たくさんのケーキがずらりと並んでいる光景に、キラキラと目を輝かせながら天音は言った。

「俺、ガトーショコラにしようかな」
「えー! 私も食べたい!」
「シェアすればいいだろ」
「あー、そういう考えもあるか。んじゃー、もう二個頼んでも良いかな~」
「お前、どんだけ食べる気でいるんだ?」
「よし! 決めた! 店員さーん! ガトーショコラ一つとモンブラン一つとチーズケーキ一つとショートケーキ一つとパウンドケーキ一つ下さい!!!」
「……」

 予想以上に注文する天音に、邪馬斗は開いた口が塞がらなかった。

「ありがとうございましたー! またのお越しをお待ちしております」
「また来ます!!!」

 天音は満足そうな顔で定員さんから受け取ったケーキが入った箱を大事そうに抱えながら店を出た。

「どんだけ食うつもりだよ。太るぞ」
「大丈夫! 部活で発散するし! それにいつも魂送りを頑張っている自分にご褒美を!……あ! そうだった! あの男の人は!?」
「お前、ケーキ買えたことに満足してて忘れてただろ?」
「えへへへ……」
「酷いな~、忘れてただなんて。でもうちの店のケーキ買ってくれてとても嬉しいよ! まいどあり~!」

 天音と邪馬斗の後ろで、ハキハキとした大きな声で話す男性の声が聞こえた。

「ぎゃぁあああ!!!」

 男性の声に驚いた天音は飛び跳ねて、奇声をあげて驚いた。
 天音が後ろを振り向くとそこには、あのパティシエの霊がニコニコと笑いながら立っていた。

「何びっくりしてんだよ。気配分かってただろ」

 邪馬斗はパティシエの霊の気配を感じていたため、まったく驚いてはいない。

「ビックリさせちゃってごめんね。君たち、ぼくのこと見えてるだろ? 目を合わせないようにしていたようだけど、なんとなく分かってたんだよねー。
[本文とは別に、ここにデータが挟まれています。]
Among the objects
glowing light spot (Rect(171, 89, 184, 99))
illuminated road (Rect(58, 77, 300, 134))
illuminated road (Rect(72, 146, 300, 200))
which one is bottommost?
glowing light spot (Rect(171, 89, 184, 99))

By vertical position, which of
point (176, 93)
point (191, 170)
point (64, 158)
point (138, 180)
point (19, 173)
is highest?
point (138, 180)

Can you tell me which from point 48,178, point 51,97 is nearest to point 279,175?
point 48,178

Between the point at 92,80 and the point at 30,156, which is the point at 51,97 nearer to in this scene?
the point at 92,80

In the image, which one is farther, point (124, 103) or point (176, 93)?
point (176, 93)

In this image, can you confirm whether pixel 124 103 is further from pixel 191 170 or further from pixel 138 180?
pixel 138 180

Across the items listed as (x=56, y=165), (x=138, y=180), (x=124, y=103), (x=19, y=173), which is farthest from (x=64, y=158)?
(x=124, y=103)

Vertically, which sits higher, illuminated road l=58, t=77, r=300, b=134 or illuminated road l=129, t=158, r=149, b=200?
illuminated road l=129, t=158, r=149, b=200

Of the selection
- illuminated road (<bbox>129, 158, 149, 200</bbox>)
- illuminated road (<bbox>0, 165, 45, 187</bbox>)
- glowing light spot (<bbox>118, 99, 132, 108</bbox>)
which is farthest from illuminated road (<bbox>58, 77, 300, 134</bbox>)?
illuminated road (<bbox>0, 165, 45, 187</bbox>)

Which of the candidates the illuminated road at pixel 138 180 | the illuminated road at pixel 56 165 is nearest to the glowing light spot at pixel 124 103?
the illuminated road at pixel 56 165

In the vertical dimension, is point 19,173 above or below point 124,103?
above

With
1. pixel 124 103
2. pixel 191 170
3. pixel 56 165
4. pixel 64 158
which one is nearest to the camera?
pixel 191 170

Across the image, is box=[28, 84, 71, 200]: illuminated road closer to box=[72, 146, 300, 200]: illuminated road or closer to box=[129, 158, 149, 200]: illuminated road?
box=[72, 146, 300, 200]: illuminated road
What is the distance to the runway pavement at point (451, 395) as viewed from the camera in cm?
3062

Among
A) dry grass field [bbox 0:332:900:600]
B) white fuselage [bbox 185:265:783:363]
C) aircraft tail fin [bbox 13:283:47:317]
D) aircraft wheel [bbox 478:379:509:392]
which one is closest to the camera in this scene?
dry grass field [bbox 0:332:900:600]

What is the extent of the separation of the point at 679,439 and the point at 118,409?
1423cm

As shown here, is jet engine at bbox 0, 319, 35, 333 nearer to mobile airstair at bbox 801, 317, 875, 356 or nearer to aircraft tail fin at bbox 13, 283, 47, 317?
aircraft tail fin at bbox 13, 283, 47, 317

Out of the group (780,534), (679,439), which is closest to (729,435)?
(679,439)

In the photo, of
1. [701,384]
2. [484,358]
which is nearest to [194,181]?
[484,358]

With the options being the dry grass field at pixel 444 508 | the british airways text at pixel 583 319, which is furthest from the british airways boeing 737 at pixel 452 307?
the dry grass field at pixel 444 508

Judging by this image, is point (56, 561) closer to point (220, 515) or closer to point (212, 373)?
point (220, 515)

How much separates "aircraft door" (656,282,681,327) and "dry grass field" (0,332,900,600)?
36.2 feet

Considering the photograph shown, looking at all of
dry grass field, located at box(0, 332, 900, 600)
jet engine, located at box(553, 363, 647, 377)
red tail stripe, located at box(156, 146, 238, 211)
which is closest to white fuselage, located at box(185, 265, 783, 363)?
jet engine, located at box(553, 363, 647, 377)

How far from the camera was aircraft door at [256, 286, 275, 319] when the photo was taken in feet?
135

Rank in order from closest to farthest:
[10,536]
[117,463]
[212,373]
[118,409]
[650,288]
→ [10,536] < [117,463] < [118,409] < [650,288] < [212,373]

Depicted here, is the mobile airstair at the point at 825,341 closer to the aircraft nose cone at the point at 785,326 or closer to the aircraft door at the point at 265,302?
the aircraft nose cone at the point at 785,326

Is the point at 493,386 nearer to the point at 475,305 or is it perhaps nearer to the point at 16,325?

気を使わせてしまったようだね」

 馴れ馴れしく話してくるパティシエの霊。
 天音は息を整えると、おそるおそる話しかけた。

「いえ……。びっくりしてしまってごめんなさい。ところで、うちの店って言っていましたけど……」
「あー、そうなんだよ。ボク生きていた時、あの店で働いていたんだよ」
「そうだったんですね」
「ところで、彼女が持っているその袋。もしかしてお菓子入ってる?」
「そうですけど……。私が作ったんですけど、不味くて……。失敗作です」

 しょんぼりしながら、天音が言った。

「ちょっと見せて欲しいんだけど」
「良いですけど……。ここではなんなんで、人気の無い所に行って良いですか」
「いいよ」
「天音、巫神社なら良いんじゃないか?」
「そうだね、家も近いし」

 そう言って、三人は巫神社に行った。
 巫神社のベンチに座り、天音の手作りのマドレーヌを広げて見せた。

「おおー、美味しそうだな」
「見た目はそうなんです。でもこいつ、いっつも分量測らないで作るし、甘さを気にするあまりに砂糖の量をケチるので不味くなるんですよねー」

 天音のお菓子作りについて、邪馬斗はパティシエの霊に説明した。

「そうなのか! 見た目がとても美味しそうに見えるのに勿体ないなー! ……よし! 分かった! 僕がスイーツ作りを伝授してあげよー!」
「え! 良いんですか!?」
「良いとも! スイーツを作る者同士、スイーツに対しての気持ちは一緒だからな! そう言えばまだ名前を教えていなかったな! 僕の名前は崚平(りょうへい)。みんなからりょうさんって呼ばれていたから、君たちもりょうさんと呼んでくれ!」
「りょうさん!!!」

 天音はキラキラとした目で、崚平の名前を言った。

「あ、そういや俺達も名乗っていなかったな。俺の名前は邪馬斗って言います。そしてこいつが……」
「巫山天音と言います! 宜しくおねがいします、りょうさん!」
「こちらこそよろしく! 天音ちゃん!」

 こうして、天音とパティシエの霊、崚平とのスイーツ作りの特訓をすることになった。